[本文]

国・地域名:
米国
元記事の言語:
英語
公開機関:
環境保護庁(EPA)
元記事公開日:
2017/10/10
抄訳記事公開日:
2017/11/21

米国環境保護庁(EPA)が「クリーンパワープラン」の廃止を提案

EPA Takes Another Step To Advance President Trump’s America First Strategy, Proposes Repeal Of “Clean Power Plan”

本文:

10月10日付の米国環境保護庁(EPA)による標記記事の概要は次のとおりである。

本日、EPAのスコット・プルーイット長官は規則制定案告示(NPRM)を出し、クリーンパワープラン(Clean Power Plan, CPP)の廃止を提案した。CPPを審査した結果、EPAは、オバマ時代の規制はEPAの法定権限を上回るものであると決定づけた。CPPを廃止すれば、米国のエネルギー源の開発が容易となり、これらのエネルギー源を開発するのに重荷となっている不要な規制を軽減することになり、エネルギー自給に関する大統領令の原則に沿うことになるとの結論に至った。

EPAプルーイット長官は次のように述べた。「オバマ政権はCPPに関し、強く政権の権限を押し通したが、最高裁判所は、規制の執行延期を命じた。これは米国民に対し破滅的な効果をもたらすことを避けるための歴史的な措置であり、この件はまだ裁判の途中である。EPAはオバマ政権の間違いを、その時代に作られた規制を白紙に戻すことにより、正さなければならない。代替となる規制は注意深く、適切に、謙虚に、規制の影響を受ける人々の意見を聞いて、制定されなければならない。」

廃止案は次のことを含む。
1.前置き:ここでは廃止案の法的解釈、政策意味合い、経済効果を述べている
2.規制影響分析:深く掘り下げた費用効果についての専門的分析

CPP廃止は2030年には最大330億ドルの節約をもたらす。

廃止案はオバマ政権の費用便益分析を行い、同時に廃止案の環境、健康、経済的効果の分析を行っている。トランプ政権は廃止が実現すれば、2030年には最大330億ドルの節約になると予測している。前政権のこのような費用見積りと分析は、多くの面において、非常に不確実で議論を招くようなものであった。その詳細は次のようである。
・国内対世界の気候便益
前政権は米国で発生する費用と世界規模の気候便益の試算を比較したが、その便益を測る経済的手法が正しくなかった。

・非グリーンハウスガス汚染物質からの「相乗便益」
オバマ政権は電力発電所から排出されるその他の汚染物質の削減に過剰に力を注いだ。CPPの真の純コストを隠し、規制の意図とは何の関係もない汚染物質を削減する便益を主張した。

・エネルギー費用と貯蓄会計
オバマ政権は、削減できたコストとして、政権が作った規制の「エネルギー効率」にこだわった。結果として、エネルギー費用は、この効率を便益と考える場合よりも低い見積もりとなった。オバマ政権が、行政管理予算局(OMB)が長年使っている必須条件、会計コスト、貯蓄、を使っていたら、CPPにかかる総額はもっと正確に計算されていたと思われる。

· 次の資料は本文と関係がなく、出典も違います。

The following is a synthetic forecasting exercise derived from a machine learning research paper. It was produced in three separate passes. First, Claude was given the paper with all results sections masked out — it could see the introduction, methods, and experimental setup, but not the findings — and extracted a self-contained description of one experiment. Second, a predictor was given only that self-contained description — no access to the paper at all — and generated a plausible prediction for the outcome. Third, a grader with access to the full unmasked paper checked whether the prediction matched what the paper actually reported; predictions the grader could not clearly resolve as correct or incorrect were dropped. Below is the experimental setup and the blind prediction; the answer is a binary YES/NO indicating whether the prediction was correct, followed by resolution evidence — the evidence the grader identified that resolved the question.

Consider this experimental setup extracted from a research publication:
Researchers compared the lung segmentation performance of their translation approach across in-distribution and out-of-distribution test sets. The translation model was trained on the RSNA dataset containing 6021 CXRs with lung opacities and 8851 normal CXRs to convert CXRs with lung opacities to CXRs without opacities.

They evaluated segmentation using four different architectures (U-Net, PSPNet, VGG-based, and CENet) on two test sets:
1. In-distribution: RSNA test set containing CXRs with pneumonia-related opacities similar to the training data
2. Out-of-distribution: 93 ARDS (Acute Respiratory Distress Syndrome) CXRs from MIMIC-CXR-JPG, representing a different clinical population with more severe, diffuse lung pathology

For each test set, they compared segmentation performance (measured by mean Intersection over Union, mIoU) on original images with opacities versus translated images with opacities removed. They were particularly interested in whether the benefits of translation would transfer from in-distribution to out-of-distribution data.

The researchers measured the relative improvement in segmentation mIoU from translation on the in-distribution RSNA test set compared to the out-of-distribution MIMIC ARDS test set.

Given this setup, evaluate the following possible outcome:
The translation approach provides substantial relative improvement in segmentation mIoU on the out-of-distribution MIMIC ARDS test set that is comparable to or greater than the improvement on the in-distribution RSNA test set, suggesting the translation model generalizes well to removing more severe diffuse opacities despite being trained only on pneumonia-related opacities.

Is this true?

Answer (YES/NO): NO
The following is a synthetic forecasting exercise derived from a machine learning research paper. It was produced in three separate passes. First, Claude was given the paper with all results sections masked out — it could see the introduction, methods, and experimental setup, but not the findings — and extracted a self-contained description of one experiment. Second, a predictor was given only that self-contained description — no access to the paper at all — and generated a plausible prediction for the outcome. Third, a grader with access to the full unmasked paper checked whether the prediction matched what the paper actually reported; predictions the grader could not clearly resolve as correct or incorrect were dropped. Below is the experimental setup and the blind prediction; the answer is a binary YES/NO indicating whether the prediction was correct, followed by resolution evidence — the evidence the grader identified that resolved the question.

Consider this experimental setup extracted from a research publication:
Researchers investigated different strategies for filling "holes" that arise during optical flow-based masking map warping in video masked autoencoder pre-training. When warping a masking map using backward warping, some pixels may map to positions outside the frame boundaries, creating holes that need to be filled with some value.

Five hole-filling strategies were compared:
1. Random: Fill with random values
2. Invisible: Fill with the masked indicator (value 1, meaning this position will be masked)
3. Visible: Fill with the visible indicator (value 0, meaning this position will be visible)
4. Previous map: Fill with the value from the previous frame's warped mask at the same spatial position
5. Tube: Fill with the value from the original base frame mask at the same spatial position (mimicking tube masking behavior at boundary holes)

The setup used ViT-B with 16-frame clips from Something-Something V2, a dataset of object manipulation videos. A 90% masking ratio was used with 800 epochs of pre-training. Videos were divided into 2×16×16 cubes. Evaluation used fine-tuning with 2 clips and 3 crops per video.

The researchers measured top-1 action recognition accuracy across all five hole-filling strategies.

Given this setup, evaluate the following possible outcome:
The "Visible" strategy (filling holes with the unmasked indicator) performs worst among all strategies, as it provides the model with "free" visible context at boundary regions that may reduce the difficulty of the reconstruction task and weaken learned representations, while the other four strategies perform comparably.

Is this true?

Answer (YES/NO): NO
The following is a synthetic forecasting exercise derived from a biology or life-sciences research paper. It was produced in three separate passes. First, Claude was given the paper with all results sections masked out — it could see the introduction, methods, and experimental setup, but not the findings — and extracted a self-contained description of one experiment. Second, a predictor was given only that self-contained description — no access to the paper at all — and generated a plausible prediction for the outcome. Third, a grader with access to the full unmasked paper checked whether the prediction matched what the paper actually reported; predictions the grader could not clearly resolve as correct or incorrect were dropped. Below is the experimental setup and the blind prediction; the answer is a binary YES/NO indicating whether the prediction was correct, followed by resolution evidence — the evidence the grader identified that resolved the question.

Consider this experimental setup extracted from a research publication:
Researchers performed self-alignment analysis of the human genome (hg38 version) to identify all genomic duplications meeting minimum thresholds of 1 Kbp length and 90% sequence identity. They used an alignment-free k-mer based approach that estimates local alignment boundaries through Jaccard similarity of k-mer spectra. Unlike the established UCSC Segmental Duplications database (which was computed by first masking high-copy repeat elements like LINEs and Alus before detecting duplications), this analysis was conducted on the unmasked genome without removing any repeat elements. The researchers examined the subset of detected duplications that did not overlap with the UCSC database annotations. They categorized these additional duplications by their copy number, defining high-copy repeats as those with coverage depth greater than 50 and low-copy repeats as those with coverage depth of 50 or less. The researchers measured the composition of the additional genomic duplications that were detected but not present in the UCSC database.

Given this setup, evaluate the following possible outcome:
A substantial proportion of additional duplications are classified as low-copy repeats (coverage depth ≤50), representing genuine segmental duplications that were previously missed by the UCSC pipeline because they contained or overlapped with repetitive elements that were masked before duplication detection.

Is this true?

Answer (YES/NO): NO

この廃止案と付随する専門的な書面の中で、現政権は健全で、オープンで、透明性のあるやり方で、米国民に対し、分析シナリオを広範囲に説明している。この廃止案に対するパブリックコメントを進めながら、EPAは分析を継続し、必要に応じ国民に開示し、新しい案や情報についてフィードバックを得ていく。CPP廃止案の最終版にはこのプロセスの結果も載せられる。

次に来るのは、法案の規則制定事前告知(ANPRM)である。これにより、トランプ政権は、いかにして環境を保護するかについて透明性を再確認することになる。